* RECORDS FOR THIS TASK
┏━━
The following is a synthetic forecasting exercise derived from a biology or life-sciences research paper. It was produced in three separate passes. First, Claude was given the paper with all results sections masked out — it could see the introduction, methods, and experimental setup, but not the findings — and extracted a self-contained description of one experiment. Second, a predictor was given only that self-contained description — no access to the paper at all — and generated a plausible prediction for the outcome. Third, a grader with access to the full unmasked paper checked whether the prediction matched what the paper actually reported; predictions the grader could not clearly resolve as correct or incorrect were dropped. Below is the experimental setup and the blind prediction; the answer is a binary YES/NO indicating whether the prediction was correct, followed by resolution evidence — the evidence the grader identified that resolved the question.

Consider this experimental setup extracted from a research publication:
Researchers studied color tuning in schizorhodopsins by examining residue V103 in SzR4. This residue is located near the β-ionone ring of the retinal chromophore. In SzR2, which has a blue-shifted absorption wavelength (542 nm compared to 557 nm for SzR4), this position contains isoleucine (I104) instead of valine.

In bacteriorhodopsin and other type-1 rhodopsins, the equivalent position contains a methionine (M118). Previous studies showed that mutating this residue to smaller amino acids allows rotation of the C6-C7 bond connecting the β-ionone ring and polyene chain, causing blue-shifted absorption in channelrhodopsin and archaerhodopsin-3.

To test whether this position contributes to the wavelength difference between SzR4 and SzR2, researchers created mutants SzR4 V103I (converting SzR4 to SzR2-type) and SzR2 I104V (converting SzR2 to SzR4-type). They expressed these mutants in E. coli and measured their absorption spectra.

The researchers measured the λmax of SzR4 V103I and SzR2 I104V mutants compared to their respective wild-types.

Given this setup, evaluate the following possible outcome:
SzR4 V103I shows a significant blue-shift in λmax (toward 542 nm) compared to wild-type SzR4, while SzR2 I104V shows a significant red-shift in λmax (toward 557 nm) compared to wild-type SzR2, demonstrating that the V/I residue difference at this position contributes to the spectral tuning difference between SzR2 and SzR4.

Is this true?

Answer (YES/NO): NO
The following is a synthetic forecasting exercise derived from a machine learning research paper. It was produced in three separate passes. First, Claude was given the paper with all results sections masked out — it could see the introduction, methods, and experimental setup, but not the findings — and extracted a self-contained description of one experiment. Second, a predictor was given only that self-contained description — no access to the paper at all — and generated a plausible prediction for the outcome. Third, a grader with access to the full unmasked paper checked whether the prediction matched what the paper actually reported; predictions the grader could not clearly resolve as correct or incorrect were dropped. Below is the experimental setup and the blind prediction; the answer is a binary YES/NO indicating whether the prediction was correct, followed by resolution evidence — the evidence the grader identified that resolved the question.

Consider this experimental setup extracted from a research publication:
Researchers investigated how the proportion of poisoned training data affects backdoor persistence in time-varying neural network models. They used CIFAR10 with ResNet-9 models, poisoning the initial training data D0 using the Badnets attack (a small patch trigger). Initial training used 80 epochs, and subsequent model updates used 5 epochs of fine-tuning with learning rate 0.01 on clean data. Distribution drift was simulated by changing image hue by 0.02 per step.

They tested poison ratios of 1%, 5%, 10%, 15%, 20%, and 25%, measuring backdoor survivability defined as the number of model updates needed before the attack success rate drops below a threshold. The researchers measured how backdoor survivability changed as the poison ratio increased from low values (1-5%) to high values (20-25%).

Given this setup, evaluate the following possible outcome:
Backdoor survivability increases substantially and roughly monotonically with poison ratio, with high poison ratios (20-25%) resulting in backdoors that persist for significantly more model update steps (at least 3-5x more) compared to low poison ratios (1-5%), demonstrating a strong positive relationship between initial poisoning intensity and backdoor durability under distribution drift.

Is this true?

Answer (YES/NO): NO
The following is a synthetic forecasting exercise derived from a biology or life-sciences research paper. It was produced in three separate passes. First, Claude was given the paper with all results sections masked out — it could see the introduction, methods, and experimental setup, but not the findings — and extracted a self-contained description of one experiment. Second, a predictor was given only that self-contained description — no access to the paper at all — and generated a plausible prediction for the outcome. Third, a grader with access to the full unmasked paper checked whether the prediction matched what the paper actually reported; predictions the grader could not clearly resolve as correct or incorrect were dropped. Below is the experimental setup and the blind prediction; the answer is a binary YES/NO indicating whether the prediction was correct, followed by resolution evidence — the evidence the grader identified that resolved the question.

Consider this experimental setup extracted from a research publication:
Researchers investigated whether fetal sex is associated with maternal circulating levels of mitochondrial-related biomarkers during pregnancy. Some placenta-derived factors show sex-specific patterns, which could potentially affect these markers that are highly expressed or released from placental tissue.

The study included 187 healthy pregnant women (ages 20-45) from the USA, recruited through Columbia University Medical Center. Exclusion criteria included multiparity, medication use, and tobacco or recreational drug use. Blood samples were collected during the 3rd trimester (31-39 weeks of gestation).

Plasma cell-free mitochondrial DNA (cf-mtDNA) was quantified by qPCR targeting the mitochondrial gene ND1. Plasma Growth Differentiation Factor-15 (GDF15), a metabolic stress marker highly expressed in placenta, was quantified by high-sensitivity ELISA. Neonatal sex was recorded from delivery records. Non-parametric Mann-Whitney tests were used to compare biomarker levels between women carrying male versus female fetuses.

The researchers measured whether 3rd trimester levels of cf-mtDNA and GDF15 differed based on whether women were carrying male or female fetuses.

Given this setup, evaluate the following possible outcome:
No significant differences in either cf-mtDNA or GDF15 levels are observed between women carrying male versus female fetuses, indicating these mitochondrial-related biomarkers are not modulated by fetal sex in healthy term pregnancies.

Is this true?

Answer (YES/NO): YES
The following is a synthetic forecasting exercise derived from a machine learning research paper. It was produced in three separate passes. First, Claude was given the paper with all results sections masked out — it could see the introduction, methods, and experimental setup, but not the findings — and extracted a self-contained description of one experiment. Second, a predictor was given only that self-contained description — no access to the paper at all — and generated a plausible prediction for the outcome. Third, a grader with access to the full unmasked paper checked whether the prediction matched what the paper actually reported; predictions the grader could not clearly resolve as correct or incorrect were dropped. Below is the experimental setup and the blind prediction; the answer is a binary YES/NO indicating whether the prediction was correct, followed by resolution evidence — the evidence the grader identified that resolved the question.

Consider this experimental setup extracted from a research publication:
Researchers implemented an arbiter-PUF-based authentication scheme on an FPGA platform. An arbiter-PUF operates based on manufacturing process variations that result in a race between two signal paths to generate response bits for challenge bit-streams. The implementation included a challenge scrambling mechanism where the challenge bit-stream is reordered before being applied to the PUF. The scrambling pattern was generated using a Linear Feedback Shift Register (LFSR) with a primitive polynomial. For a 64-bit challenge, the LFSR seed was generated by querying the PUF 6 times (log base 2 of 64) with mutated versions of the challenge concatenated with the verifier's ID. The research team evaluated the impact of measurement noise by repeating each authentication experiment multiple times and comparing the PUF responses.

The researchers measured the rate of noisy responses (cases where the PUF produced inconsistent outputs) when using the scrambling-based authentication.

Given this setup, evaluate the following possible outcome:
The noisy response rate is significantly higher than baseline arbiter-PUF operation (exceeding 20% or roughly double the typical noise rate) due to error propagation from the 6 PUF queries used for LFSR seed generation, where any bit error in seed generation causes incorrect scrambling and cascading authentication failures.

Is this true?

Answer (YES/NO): NO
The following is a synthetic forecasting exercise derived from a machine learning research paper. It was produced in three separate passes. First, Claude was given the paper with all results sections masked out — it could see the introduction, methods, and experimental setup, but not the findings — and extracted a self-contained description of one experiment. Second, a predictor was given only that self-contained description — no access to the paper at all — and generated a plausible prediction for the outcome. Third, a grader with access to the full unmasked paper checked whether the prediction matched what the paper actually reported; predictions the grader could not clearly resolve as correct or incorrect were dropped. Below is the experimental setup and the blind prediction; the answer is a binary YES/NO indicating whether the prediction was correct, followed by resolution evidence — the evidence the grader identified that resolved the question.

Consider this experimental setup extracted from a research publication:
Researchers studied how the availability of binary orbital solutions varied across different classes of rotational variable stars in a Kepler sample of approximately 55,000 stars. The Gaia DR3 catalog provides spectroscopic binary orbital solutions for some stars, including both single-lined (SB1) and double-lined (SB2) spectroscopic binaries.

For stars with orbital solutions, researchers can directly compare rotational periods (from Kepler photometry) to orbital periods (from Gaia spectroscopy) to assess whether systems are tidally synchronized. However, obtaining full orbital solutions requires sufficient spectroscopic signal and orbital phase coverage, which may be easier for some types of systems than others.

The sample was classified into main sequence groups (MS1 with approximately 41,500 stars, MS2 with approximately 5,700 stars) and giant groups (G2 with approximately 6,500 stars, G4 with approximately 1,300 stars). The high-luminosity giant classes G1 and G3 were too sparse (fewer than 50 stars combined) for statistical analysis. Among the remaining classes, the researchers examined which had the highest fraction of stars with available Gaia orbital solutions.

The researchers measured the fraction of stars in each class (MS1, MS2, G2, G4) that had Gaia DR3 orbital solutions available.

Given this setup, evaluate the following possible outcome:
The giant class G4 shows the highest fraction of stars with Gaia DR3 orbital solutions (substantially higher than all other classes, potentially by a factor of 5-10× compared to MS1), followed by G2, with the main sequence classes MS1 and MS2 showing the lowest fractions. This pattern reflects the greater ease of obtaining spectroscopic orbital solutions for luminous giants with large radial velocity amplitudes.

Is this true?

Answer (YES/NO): NO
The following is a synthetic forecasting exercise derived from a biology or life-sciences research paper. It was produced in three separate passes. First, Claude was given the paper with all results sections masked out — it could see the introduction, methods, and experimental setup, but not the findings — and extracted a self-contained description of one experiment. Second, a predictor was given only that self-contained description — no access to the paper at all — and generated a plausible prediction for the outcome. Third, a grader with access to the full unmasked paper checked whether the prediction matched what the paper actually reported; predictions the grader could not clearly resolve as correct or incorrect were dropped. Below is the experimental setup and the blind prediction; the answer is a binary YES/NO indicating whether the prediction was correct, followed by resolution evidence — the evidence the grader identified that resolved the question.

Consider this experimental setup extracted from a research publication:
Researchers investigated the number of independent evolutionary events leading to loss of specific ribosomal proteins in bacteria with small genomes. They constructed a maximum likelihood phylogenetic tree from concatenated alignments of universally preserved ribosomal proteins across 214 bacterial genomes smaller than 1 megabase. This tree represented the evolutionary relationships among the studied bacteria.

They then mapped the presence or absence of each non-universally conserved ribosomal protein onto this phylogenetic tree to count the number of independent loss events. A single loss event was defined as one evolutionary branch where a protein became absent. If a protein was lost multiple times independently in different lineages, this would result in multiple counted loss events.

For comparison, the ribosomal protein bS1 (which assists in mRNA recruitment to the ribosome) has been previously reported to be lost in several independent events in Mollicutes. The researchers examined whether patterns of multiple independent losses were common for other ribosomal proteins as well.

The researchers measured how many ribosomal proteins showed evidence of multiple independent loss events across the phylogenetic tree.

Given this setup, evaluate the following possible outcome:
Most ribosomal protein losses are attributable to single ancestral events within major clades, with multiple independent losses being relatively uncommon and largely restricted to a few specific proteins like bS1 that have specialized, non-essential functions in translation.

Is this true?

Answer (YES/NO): NO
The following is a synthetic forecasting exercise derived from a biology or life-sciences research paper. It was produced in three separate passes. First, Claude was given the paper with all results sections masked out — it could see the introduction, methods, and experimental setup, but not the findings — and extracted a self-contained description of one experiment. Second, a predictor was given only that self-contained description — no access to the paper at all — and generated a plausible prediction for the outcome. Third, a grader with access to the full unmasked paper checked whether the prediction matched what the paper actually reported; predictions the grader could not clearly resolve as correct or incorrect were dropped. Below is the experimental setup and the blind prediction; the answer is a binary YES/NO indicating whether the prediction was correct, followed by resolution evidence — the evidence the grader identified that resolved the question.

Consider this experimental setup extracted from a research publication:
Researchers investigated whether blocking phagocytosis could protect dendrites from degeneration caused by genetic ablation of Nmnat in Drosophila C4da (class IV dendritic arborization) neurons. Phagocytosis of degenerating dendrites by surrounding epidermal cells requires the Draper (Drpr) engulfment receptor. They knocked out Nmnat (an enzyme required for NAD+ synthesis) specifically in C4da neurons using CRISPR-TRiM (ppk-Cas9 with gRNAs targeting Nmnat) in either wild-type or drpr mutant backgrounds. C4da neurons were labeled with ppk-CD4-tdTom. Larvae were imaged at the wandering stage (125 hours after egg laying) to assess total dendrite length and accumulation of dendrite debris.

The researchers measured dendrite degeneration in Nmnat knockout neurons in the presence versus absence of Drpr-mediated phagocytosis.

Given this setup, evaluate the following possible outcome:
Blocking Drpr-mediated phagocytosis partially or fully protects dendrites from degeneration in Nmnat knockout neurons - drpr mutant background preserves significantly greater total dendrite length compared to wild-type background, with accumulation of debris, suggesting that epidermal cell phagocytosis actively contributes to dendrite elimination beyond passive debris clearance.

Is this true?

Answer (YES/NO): NO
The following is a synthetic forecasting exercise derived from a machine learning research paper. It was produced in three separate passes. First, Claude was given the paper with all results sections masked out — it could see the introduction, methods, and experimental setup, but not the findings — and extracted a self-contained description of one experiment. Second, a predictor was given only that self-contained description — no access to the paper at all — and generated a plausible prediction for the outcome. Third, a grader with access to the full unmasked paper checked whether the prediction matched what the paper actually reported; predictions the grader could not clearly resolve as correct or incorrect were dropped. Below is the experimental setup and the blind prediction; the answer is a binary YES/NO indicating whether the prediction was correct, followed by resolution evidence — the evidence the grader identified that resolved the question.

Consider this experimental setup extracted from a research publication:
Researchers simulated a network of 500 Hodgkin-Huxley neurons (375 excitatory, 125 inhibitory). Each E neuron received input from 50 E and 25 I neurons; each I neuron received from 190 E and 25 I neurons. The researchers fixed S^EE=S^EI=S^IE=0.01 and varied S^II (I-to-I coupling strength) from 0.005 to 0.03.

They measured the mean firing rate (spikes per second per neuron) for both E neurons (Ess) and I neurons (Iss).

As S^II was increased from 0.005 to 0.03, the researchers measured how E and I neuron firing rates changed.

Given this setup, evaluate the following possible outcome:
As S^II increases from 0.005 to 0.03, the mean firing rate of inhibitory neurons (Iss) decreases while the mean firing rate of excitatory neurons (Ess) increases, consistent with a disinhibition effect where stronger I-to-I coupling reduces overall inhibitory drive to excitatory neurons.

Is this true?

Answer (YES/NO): NO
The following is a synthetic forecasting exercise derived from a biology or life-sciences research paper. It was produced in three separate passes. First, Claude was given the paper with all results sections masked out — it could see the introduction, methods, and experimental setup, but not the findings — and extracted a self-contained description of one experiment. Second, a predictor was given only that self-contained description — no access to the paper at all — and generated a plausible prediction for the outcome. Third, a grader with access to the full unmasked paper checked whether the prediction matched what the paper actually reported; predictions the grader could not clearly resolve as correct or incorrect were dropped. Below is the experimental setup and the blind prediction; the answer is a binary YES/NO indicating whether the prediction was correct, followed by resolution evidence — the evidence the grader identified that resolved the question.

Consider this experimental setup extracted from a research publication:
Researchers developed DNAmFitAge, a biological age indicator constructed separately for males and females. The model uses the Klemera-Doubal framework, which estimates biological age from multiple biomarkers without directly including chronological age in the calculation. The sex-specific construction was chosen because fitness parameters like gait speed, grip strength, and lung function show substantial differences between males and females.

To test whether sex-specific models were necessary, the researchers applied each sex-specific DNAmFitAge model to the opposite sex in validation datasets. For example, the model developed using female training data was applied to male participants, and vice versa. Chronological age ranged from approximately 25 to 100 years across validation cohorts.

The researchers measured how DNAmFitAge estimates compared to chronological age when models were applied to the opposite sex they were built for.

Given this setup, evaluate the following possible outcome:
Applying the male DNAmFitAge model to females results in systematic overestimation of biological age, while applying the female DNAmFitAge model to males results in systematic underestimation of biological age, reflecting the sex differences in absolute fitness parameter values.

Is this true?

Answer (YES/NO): YES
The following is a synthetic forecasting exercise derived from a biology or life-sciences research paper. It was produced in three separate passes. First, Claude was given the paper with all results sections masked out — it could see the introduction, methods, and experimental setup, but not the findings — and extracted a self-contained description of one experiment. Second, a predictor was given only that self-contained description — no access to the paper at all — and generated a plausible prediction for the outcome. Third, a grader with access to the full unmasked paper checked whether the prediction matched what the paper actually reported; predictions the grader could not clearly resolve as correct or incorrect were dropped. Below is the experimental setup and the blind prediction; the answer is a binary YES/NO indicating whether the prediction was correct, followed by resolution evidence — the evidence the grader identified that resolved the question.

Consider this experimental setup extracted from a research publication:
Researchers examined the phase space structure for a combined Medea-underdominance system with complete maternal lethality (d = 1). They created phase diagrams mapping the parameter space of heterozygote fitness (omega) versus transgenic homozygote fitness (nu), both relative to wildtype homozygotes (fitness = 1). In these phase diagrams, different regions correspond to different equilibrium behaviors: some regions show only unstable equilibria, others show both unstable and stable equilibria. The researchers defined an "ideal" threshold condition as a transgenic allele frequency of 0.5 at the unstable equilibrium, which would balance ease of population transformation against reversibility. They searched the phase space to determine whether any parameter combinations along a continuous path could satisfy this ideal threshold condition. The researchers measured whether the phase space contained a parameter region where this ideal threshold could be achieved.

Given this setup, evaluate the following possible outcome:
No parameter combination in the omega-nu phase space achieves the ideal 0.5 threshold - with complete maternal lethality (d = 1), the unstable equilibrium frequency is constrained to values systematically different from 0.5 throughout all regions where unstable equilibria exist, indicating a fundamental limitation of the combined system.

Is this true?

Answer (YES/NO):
┗━━
* YOUR INSTRUCTIONS
Your answer should consist of all lines in the listing above that contain "constructed".

* REPLY
Researchers investigated the number of independent evolutionary events leading to loss of specific ribosomal proteins in bacteria with small genomes. They constructed a maximum likelihood phylogenetic tree from concatenated alignments of universally preserved ribosomal proteins across 214 bacterial genomes smaller than 1 megabase. This tree represented the evolutionary relationships among the studied bacteria.
Researchers developed DNAmFitAge, a biological age indicator constructed separately for males and females. The model uses the Klemera-Doubal framework, which estimates biological age from multiple biomarkers without directly including chronological age in the calculation. The sex-specific construction was chosen because fitness parameters like gait speed, grip strength, and lung function show substantial differences between males and females.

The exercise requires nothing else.